En este texto, Gómez Rodríguez utiliza el manicomio como metáfora de una Venezuela impactada por la imposición externa de una economía de guerra. A través de un profesor que lucha por defender la esperanza, gesto que acaba por tildarlo de demente, el libro y el diseño del mismo proponen un juego literario de capas temporales que exige un lector activo, retándolo no solo a interpretar el país, sino a interpelarse a sí mismo frente a su realidad.

Juan Parada, Autoridad Única de Cultura del estado Yaracuy, definió la novela como un reto para el “lector interactivo” que busca desentrañar la realidad nacional a través de una matriz narrativa compleja. En este sentido, sostuvo que la obra no se limita a lo evidente, sino que funciona como una estructura de capas donde el lenguaje poético permite una interpretación profunda del país.
El libro “tiene esta forma de muñeca rusa que va descubriendo una nueva muñeca en la medida que vamos quitando las capas”, dijo Parada, quien agregó que esta estructura exige una lectura que abandone la pasividad en favor de la reflexión crítica. Aunado a lo anterior, enfatizó que, si bien la obra posee un marcado planteamiento político, logra distanciarse con éxito del discurso panfletario gracias a su sólida base filosófica.

De este modo, la obra narrativa se convierte en un retrato fiel del siglo XXI que trasciende la postura acrítica, pues se construye desde la mirada integral que “debe tener un gran novelista, un gran narrador y un gran poeta”, resaltó Parada.
La Autoridad Única de Cultura del estado Yaracuy detalló que esta capacidad de capturar el momento histórico sin sacrificar la estética es lo que otorga a la novela su verdadero valor testimonial y artístico. Por consiguiente, el libro retoma ese “lenguaje atrevido y renovativo” necesario para reflejar la crudeza de la violencia política y las transformaciones sociales, conectando las tensiones del presente con las fracturas históricas del pasado.
Del caos interno a la lucidez literaria
David Gómez Rodríguez reveló que la génesis de la obra se sitúa en un momento de profundo quiebre espiritual y político para el país: la siembra del comandante Hugo Chávez. Ante este panorama, asumió el inicio de su escritura como una respuesta a una situación interna caótica, retando a quienes intenten encasillar su trabajo.
“El que crea que esto es un panfleto, descríbalo como loco”, sentenció, al reafirmar que su novela trasciende la militancia para convertirse en un complejo ejercicio poético.
Para el licenciado en Desarrollo Humano, magíster en Ciencias Políticas y Dr.
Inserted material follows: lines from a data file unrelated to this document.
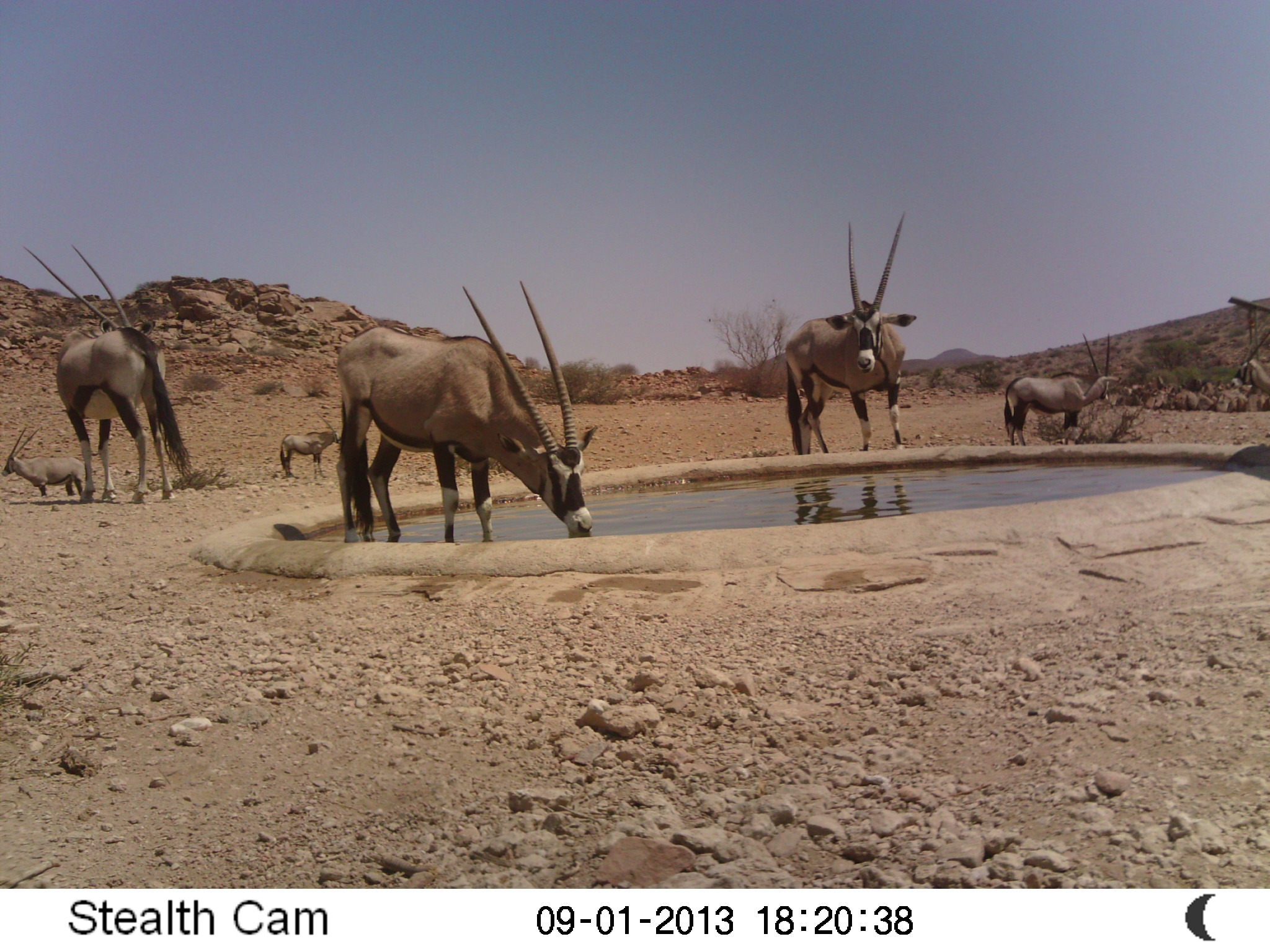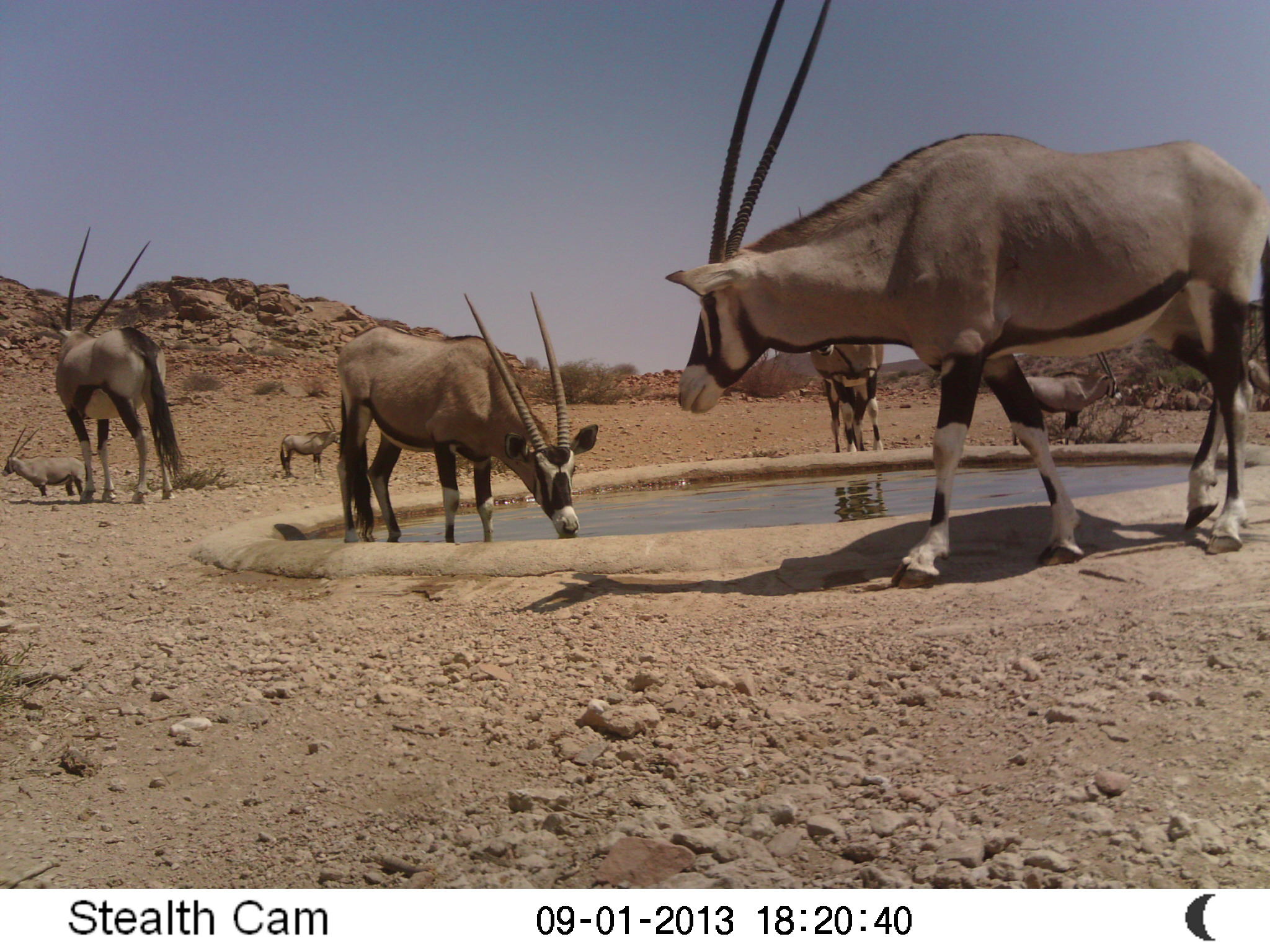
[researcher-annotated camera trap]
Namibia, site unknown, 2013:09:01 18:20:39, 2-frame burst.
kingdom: Animalia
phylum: Chordata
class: Mammalia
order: Artiodactyla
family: Bovidae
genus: Oryx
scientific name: Oryx gazella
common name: gemsbok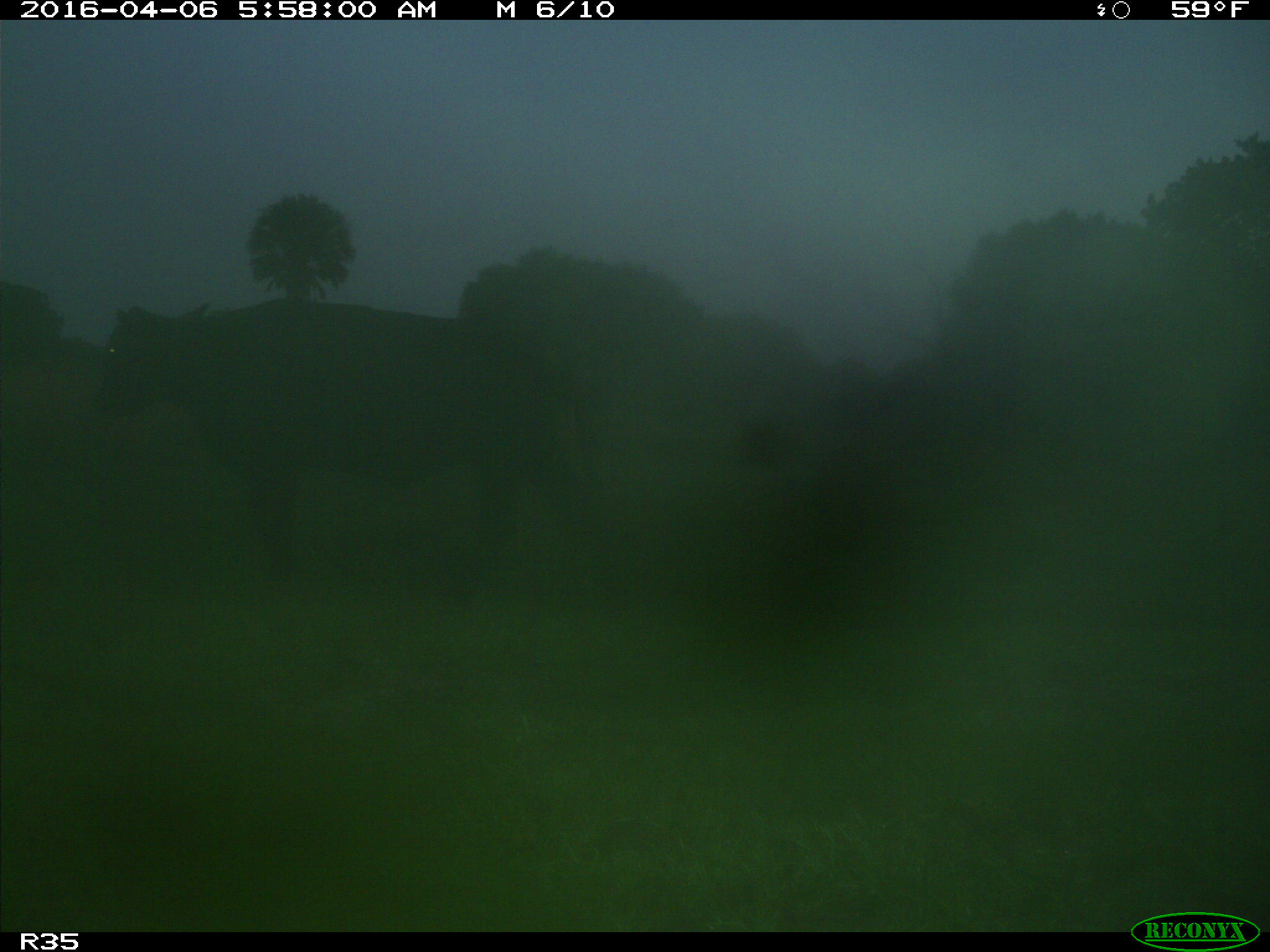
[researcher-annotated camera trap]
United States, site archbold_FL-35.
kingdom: Animalia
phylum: Chordata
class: Mammalia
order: Artiodactyla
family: Bovidae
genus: Bos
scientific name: Bos taurus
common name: domestic cow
PhD. en Ecología del Desarrollo Humano, el texto cobra su verdadera dimensión solo cuando se encuentra con la interpretación ajena, pues “la mirada del otro es la que hace referente a la obra en general (…) se prueba la obra en los otros”.
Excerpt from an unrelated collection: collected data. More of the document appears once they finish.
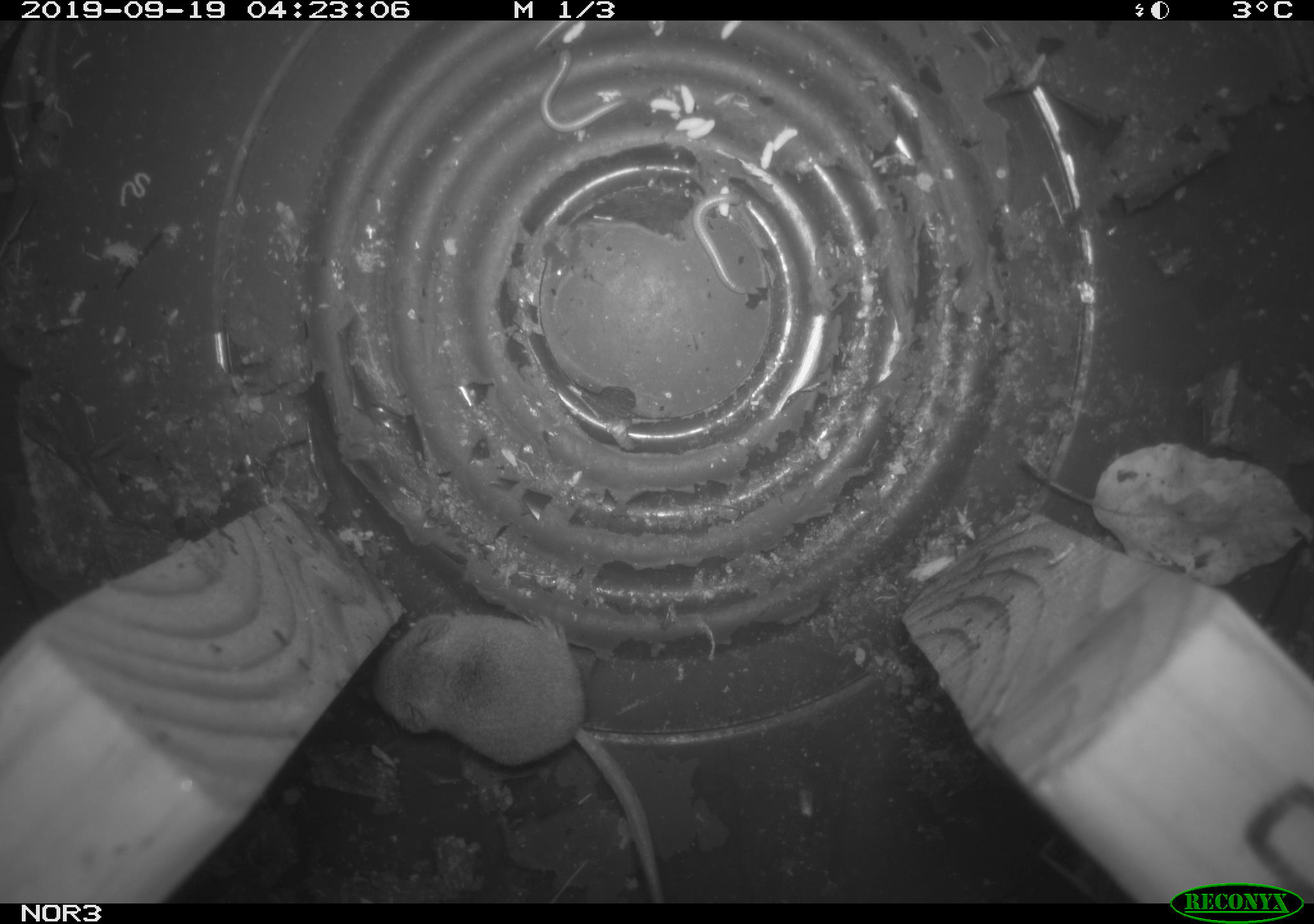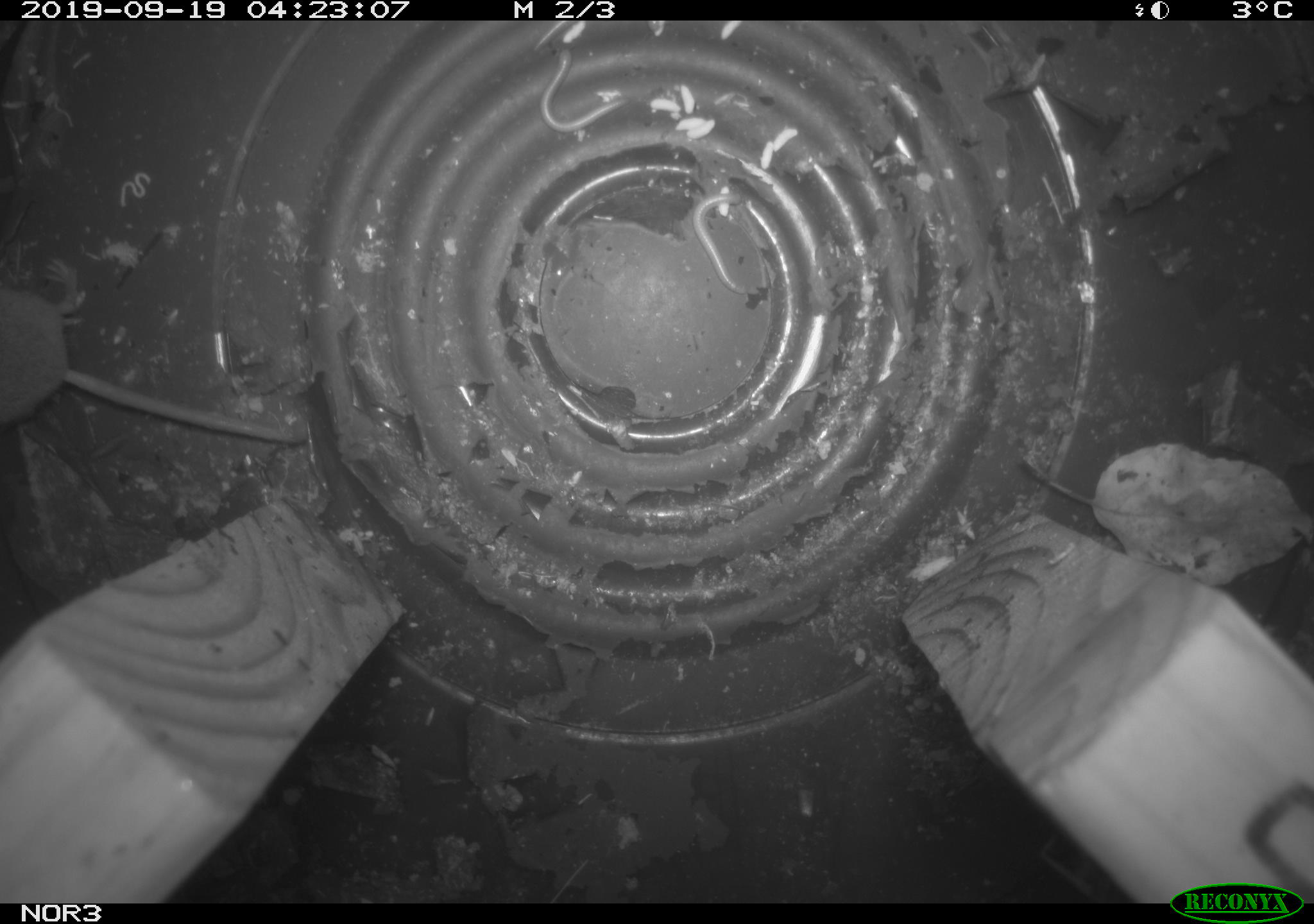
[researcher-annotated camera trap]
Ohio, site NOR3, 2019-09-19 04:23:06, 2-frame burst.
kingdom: Animalia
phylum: Chordata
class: Mammalia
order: Eulipotyphla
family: Soricidae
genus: Sorex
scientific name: Sorex cinereus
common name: masked shrew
En esa óptica también se inscribe la estética de su libro: en su portada aparece tachada la frase “El naufragio del alba”. Y no es una simple corrección, sino un recurso literario central, un ejercicio de desahogo y provocación.
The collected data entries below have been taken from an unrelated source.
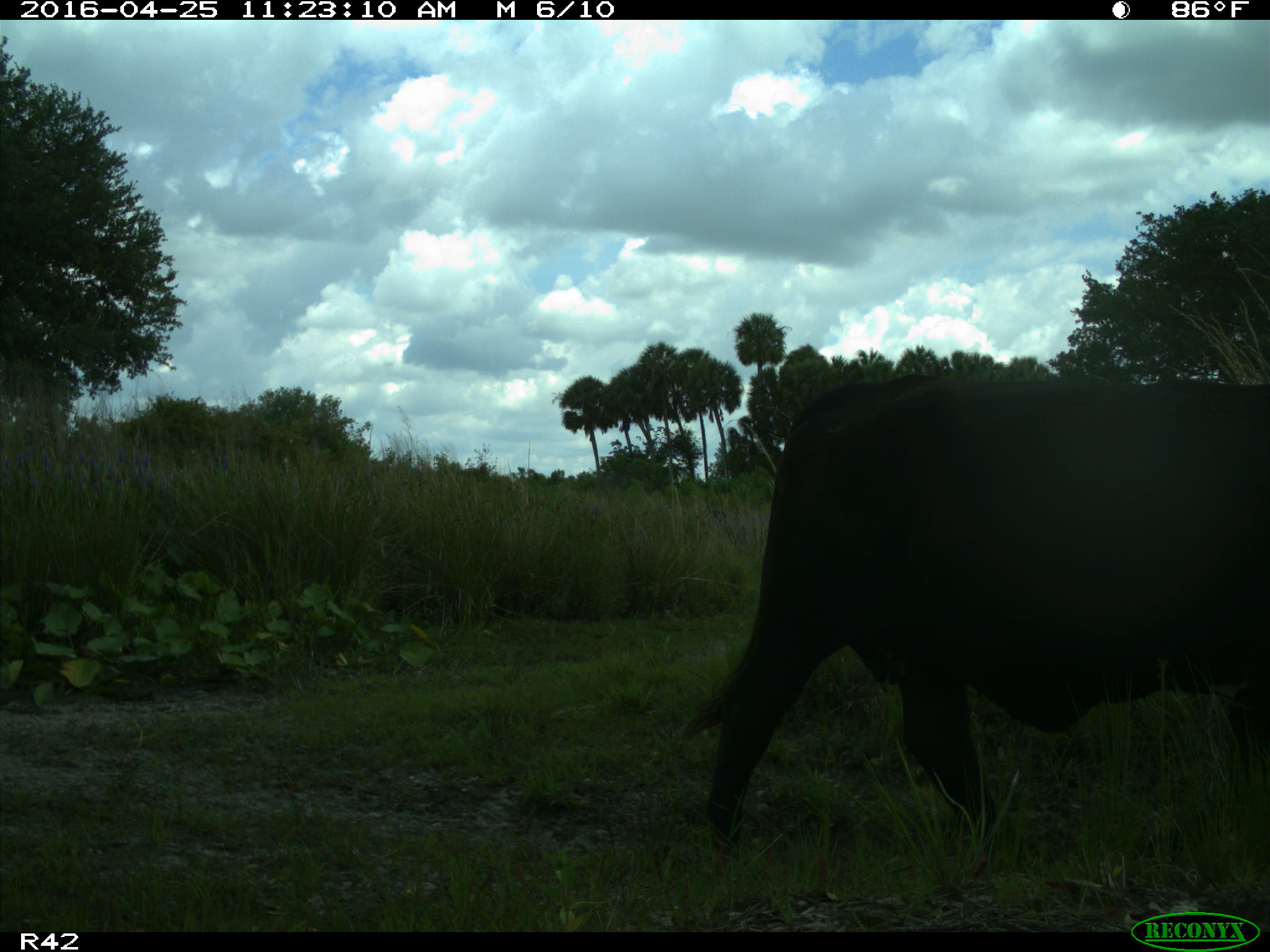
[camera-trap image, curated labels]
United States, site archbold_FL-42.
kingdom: Animalia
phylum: Chordata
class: Mammalia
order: Artiodactyla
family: Bovidae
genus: Bos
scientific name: Bos taurus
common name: domestic cow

“Algunos me dijeron que es tachadura, pero no es tanto tachadura, eso parece más un subrayado”, dijo el escritor, quien invitó al público a descubrir qué se esconde tras esa línea que marca el ritmo de la narración.
Además de la presentación de libros, la 21.a Filven Yaracuy ofrece una programación especial para los niños y niñas, y una oferta editorial que supera los 5.000 ejemplares. Se trata de títulos y novedades de editoriales como Monte Ávila Editores Latinoamericana y El perro y la rana, ambas adscritas al Ministerio del Poder Popular para la Cultura (MPPC), entre otras.
La feria, que recorre el país bajo el lema “Leer humaniza”, termina este 21 de marzo en el Museo Carmelo Fernández de San Felipe.